- _TEXT SEGMENT_
[Start of Attachment]

IIUC, user_namespace is a tool that enables trusted userspace code to control the behavior of untrusted (or less trusted) userspace code. Failing create_user_ns() doesn't make the system more reliable. Specifically, we call create_user_ns() via two paths: fork/clone and unshare. For both paths, we need the userspace to use user_namespace, and to honor failed create_user_ns().
On the other hand, I would echo that killing the process is not practical in some use cases. Specifically, allowing the application to run in a less secure environment for a short period of time might be much better than killing it and taking down the whole service. Of course, there are other cases that security is more important, and taking down the whole service is the better choice.
I guess the ultimate solution is a way to enforce using user_namespace in the kernel (if it ever makes sense...).
The LSM framework, and the BPF and SELinux LSM implementations in this patchset, provide a mechanism to do just that: kernel enforced access controls using flexible security policies which can be tailored by the distro, solution provider, or end user to meet the specific needs of their use case.
In this case, I wouldn't call the kernel is enforcing access control. (I might be wrong). There are 3 components here: kernel, LSM, and trusted userspace (whoever calls unshare).
The LSM layer, and the LSMs themselves are part of the kernel; look at the changes in this patchset to see the LSM, BPF LSM, and SELinux kernel changes. Explaining how the different LSMs work is quite a bit beyond the scope of this discussion, but there is plenty of information available online that should be able to serve as an introduction, not to mention the kernel source itself. However, in very broad terms you can think of the individual LSMs as somewhat analogous to filesystem drivers, e.g. ext4, and the LSM itself as the VFS layer.
AFAICT, kernel simply passes the decision made by LSM (BPF or SELinux) to the trusted userspace. It is up to the trusted userspace to honor the return value of unshare().
With a LSM enabled and enforcing a security policy on user namespace creation, which appears to be the case of most concern, the kernel would make a decision on the namespace creation based on various factors (e.g. for SELinux this would be the calling process' security domain and the domain's permission set as determined by the configured security policy) and if the operation was rejected an error code would be returned to userspace and the operation rejected. It is the exact same thing as what would happen if the calling process is chrooted or doesn't have a proper UID/GID mapping. Don't forget that the create_user_ns() function already enforces a security policy and returns errors to userspace; this patchset doesn't add anything new in that regard, it just allows for a richer and more flexible security policy to be built on top of the existing constraints.
If the userspace simply ignores unshare failures, or does not call unshare(CLONE_NEWUSER), kernel and LSM cannot do much about it, right?
The process is still subject to any security policies that are active and being enforced by the kernel. A malicious or misconfigured application can still be constrained by the kernel using both the kernel's legacy Discretionary Access Controls (DAC) as well as the more comprehensive Mandatory Access Controls (MAC) provided by many of the LSMs.

[End of Attachment]

- _PROBLEM TO WORK ON_
Answer these questions using the text on user namespace creation:
(a) Which two paths are said to call create_user_ns()?
(b) What are the individual LSMs and the LSM itself compared to?
(c) Which two kinds of access controls can still constrain a malicious or misconfigured application?
The records come from a separate source unrelated to the text above.

- _THE DATA_
[Start of Attachment]

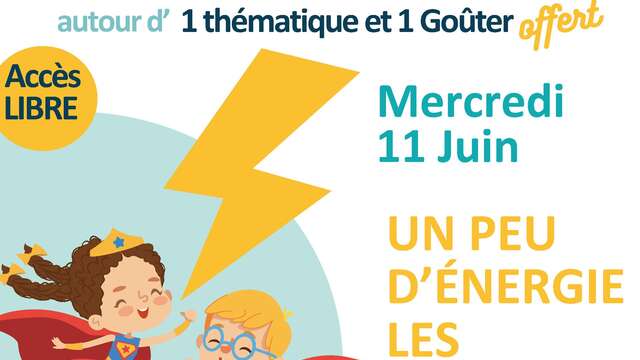 Jeux - Un peu d'énergie les enfants !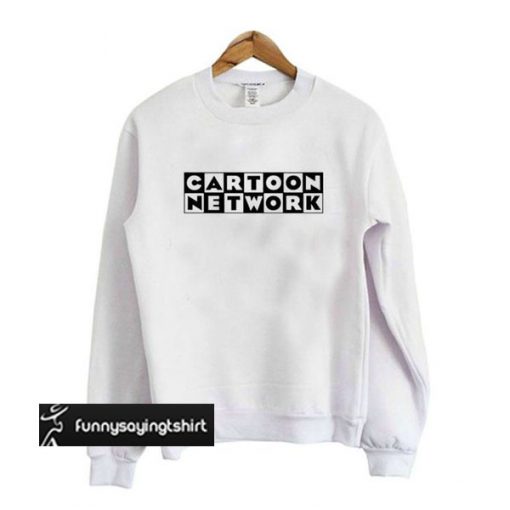 Cartoon Network sweatshirt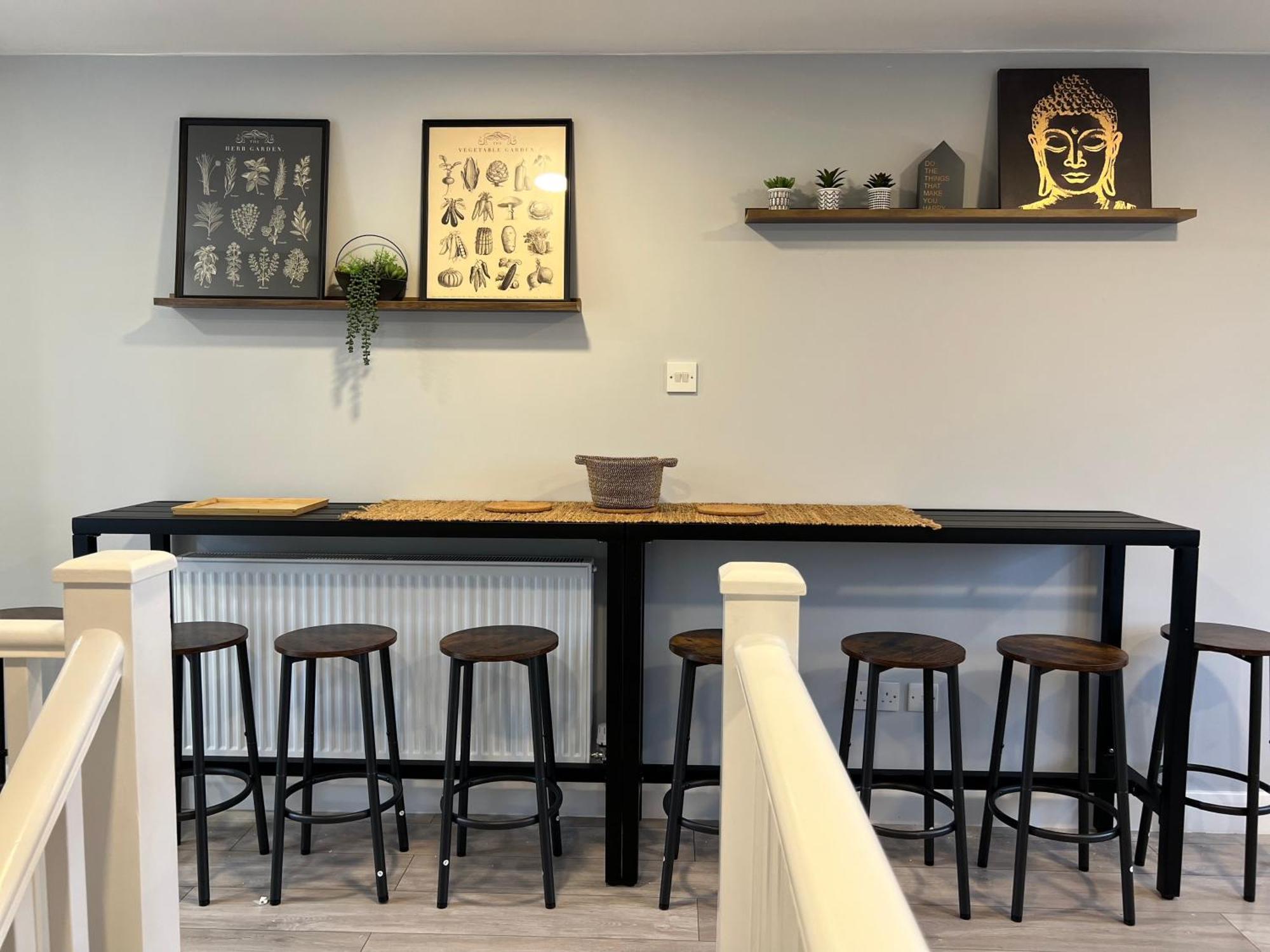 לונדון Modern Apartment In Kings Cross מראה חיצוני תמונה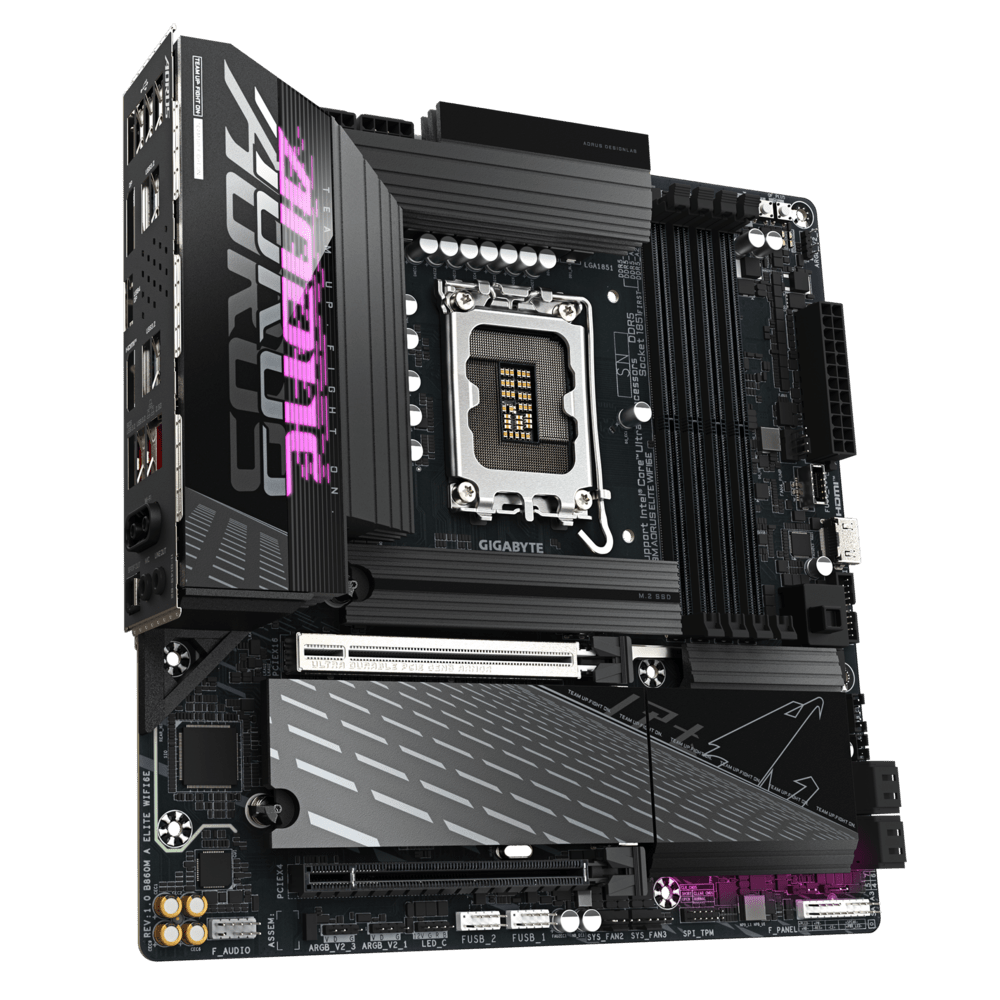 Gigabyte B860M A ELITE WIFI6E 1.0 Motherboard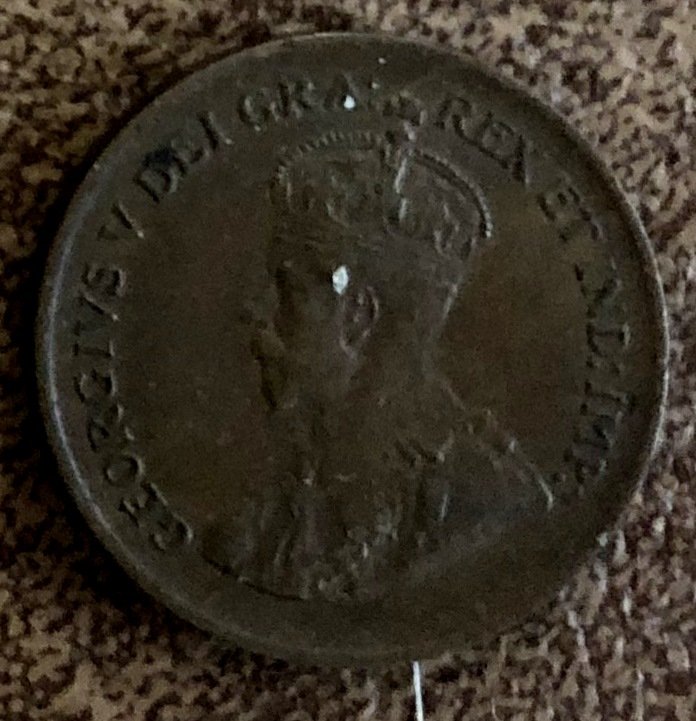 Canada: 1928 one cent, see photos.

[End of Attachment]

- _FINISHED TASK_
(a) fork/clone and unshare.
(b) The individual LSMs are compared to filesystem drivers such as ext4, and the LSM itself to the VFS layer.
(c) The kernel's legacy Discretionary Access Controls (DAC) and the Mandatory Access Controls (MAC) provided by many of the LSMs.